Gas prices increased across most of the country during the past week, and here in Murfreesboro prices have remain at $2.29 per gallon. States in the southeastern United States still have some of the cheapest prices in the nation.
Tennessee gas prices increased 6 cents during the past week. The state average of $2.34 is 10 cents more than a month ago, and 20 cents more than this time last year.
- The most expensive gas price averages in Tennessee are in Jackson ($2.37), Kingsport-Bristol ($2.36), and Johnson City ($2.36)
- The least expensive gas price averages in Tennessee are in Chattanooga ($2.25), Clarksville-Hopkinsville ($2.29), and Cleveland ($2.30)
"Gas prices have yet to travel south for the winter, thanks in large part to a strong oil market," said Mark Jenkins, spokesman, AAA - The Auto Club Group. "The rising price of oil has increased the cost of producing gasoline."
OIL PRICES REACH NEW HEIGHTS
The price of crude reached new multi-year highs last week. Factors like lower levels of both domestic production and supply, cold weather in North America, unrest in Iran, and strong economic growth helped spur the increase.
WTI closed at $64.30 per barrel on Friday - the highest daily settlement since December 2014. This is the fourth consecutive week of gains, amounting to a total increase of $7 since mid-December 2017.
The Energy Information Administration reported last week that domestic crude oil production dropped by 290,000 b/d. The decline is the largest U.S. production drop since the highly active hurricane season ended in mid-October last year. Moreover, crude inventories around the country dropped by 4.9 million barrels. The decline has given some market observers encouragement that oil prices will continue to climb as production slows and global supplies tighten.
Futures spot prices are above $63/b through July 2018. Although that does not guarantee crude prices will be remain at that level through the next seven months, this outlook could inspire explosive growth in the U.S. shale industry, which could push crude prices lower as a result of the increased global supply. In what could be a sign that this process has begun, U.S. energy companies added 10 oil rigs this week, the biggest increase since June, bringing the total rig count to 752, the most since September.

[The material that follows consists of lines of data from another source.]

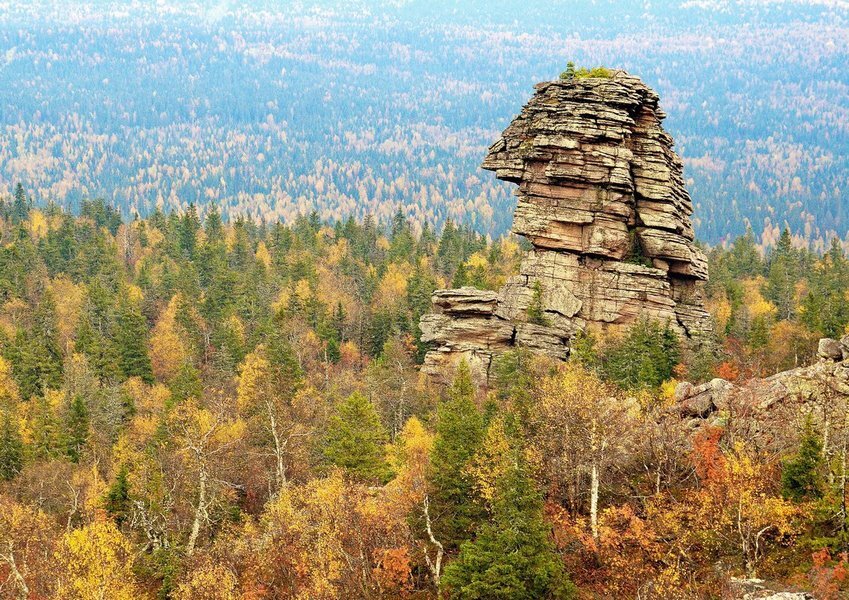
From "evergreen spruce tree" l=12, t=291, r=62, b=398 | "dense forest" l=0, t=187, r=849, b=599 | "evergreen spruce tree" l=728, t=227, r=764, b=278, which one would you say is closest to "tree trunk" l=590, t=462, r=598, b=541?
"dense forest" l=0, t=187, r=849, b=599

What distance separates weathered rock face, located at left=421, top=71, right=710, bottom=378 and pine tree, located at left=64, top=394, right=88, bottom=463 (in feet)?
107

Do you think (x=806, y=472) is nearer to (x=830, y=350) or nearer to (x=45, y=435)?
(x=830, y=350)

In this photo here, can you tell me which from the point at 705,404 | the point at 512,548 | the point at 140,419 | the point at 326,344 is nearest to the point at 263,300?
the point at 326,344

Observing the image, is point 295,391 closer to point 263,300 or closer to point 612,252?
point 612,252

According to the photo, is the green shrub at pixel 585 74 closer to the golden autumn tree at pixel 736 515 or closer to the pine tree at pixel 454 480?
the pine tree at pixel 454 480

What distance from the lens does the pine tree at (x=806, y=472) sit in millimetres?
40844

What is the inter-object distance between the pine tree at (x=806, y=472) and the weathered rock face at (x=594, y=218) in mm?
40116

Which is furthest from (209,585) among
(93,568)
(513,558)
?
(513,558)

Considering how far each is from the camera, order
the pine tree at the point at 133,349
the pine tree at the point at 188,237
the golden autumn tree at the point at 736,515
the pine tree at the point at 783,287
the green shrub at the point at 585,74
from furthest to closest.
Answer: the pine tree at the point at 188,237
the pine tree at the point at 783,287
the pine tree at the point at 133,349
the green shrub at the point at 585,74
the golden autumn tree at the point at 736,515

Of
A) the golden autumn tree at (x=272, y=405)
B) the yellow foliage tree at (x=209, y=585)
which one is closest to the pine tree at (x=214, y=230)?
the golden autumn tree at (x=272, y=405)

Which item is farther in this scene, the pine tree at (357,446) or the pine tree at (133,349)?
the pine tree at (133,349)

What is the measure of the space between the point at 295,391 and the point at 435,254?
260ft

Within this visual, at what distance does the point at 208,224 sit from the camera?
538ft

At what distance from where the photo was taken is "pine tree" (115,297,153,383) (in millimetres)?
100875
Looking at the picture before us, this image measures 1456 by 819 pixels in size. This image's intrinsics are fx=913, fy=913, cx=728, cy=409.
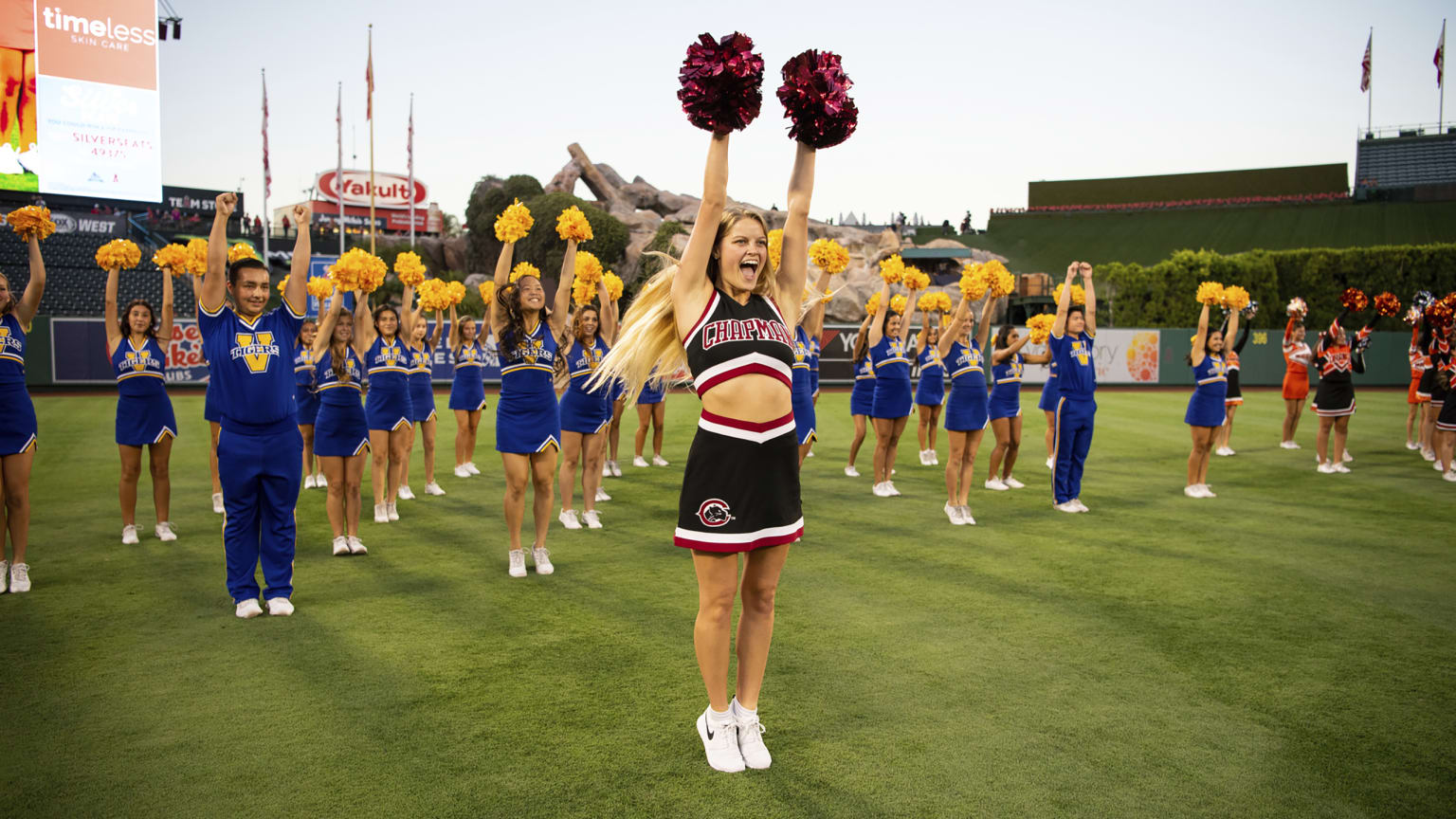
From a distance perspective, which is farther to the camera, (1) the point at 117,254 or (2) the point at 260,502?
(1) the point at 117,254

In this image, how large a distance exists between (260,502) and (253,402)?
62cm

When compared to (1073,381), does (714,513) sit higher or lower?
lower

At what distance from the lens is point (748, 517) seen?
10.7 ft

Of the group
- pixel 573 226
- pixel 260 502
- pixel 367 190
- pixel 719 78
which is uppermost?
pixel 367 190

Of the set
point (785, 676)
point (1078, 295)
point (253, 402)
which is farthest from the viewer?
point (1078, 295)

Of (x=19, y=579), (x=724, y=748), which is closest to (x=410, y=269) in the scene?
(x=19, y=579)

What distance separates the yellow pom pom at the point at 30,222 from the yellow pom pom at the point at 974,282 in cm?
689

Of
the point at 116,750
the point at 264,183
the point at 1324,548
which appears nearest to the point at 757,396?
the point at 116,750

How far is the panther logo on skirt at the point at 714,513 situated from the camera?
3250 millimetres

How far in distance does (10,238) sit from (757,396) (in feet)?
128

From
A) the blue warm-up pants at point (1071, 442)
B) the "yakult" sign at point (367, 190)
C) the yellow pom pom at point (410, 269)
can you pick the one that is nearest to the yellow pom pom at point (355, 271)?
the yellow pom pom at point (410, 269)

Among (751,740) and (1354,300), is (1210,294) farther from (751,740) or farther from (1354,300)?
(751,740)

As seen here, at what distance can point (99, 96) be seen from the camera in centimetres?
1870

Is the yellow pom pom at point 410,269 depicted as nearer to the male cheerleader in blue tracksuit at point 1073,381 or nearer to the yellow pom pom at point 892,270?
the yellow pom pom at point 892,270
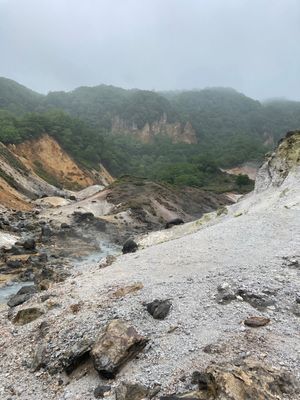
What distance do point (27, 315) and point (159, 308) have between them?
524 centimetres

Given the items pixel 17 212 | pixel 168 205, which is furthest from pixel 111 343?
pixel 168 205

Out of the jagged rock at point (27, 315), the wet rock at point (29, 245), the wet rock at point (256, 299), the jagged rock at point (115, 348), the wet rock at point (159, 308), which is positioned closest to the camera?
the jagged rock at point (115, 348)

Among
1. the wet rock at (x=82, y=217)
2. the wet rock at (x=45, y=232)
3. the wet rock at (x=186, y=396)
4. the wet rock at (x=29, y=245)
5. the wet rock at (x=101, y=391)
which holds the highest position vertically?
the wet rock at (x=186, y=396)

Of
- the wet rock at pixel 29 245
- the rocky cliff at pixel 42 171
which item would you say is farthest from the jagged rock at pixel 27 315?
the rocky cliff at pixel 42 171

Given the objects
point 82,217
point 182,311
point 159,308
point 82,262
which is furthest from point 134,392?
point 82,217

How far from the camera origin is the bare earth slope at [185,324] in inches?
429

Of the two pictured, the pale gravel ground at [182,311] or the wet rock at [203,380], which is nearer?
the wet rock at [203,380]

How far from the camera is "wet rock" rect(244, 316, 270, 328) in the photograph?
511 inches

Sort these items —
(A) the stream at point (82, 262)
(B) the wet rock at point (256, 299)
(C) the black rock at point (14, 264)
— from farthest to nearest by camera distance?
(C) the black rock at point (14, 264)
(A) the stream at point (82, 262)
(B) the wet rock at point (256, 299)

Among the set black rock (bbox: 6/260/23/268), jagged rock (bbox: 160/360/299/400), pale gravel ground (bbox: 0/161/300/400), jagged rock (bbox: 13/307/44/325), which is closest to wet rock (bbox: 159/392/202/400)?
jagged rock (bbox: 160/360/299/400)

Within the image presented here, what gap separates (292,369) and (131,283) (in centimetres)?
781

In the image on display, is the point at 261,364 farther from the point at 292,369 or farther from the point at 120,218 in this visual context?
the point at 120,218

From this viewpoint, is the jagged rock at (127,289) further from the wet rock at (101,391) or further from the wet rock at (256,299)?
the wet rock at (101,391)

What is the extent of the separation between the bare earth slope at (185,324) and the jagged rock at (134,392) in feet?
0.39
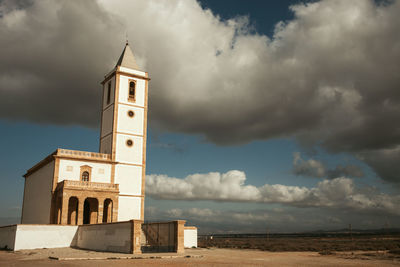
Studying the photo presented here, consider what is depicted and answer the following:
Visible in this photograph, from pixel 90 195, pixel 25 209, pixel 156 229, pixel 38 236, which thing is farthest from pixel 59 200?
pixel 25 209

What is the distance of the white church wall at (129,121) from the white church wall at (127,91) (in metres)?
0.78

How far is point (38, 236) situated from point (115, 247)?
7366mm

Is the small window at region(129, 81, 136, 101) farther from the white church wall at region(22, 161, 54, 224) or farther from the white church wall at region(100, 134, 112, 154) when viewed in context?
the white church wall at region(22, 161, 54, 224)

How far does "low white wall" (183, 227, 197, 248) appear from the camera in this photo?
3461cm

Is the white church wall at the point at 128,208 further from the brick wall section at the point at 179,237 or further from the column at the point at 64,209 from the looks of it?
the brick wall section at the point at 179,237

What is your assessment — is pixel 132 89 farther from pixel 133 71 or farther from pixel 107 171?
pixel 107 171

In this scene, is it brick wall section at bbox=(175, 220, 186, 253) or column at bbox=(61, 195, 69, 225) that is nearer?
brick wall section at bbox=(175, 220, 186, 253)

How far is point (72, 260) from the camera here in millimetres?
19844

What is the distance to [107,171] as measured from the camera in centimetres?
3788

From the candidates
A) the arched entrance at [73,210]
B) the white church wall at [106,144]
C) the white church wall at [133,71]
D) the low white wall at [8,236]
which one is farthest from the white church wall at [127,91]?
the low white wall at [8,236]

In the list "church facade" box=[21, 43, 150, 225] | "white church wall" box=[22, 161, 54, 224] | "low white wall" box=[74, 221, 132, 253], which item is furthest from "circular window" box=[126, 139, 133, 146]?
"low white wall" box=[74, 221, 132, 253]

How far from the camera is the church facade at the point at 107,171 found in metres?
34.3

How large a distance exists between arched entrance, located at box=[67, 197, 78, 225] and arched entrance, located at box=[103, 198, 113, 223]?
285cm

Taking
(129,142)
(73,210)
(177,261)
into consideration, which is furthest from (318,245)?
(177,261)
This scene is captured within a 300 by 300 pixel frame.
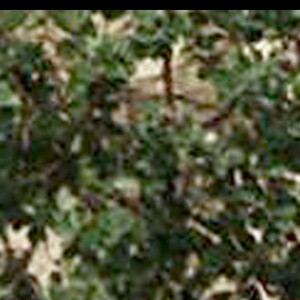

EIA's Energy Price Outlook
- U.S. regular gasoline retail prices averaged $2.42/gal in 2017 and are forecast to average $2.57/gal in 2018 and $2.58/gal in 2019
- U.S. crude oil (WTI) spot prices averaged $50.88/b in 2017 and are forecast to average $56/b in 2018 and $57/b in 2019
- U.S. crude oil production averaged an estimated 9.3 million barrels per day (b/d) in 2017. U.S. crude oil production is forecast to average 10.3 million b/d in 2018, which would mark the highest annual average production in U.S. history, surpassing the previous record of 9.6 million b/d set in 1970. EIA forecasts production to increase to an average of 10.8 million b/d in 2019 and to surpass 11 million b/d in November 2019.
Gas Price Tools for Reporters/Consumers
- GasPrices.AAA.com - Daily national, state, and metro gas price averages.
- AAA Mobile app - Free app that shows current prices at a gas station near you.
Highs and Lows of 2017*
- National: the highest average price for gasoline was $2.67 on September 8. The lowest was $2.23 on July 5.
- Florida: the highest average price in was $2.73 on September 9. The lowest was $2.13 on July 17.
- Georgia: the highest average price was $2.76 on September 12. The lowest was $2.08 on July 5.
- Tennessee: the highest average price was $2.60 on September 10. The lowest was $1.99 on July 5.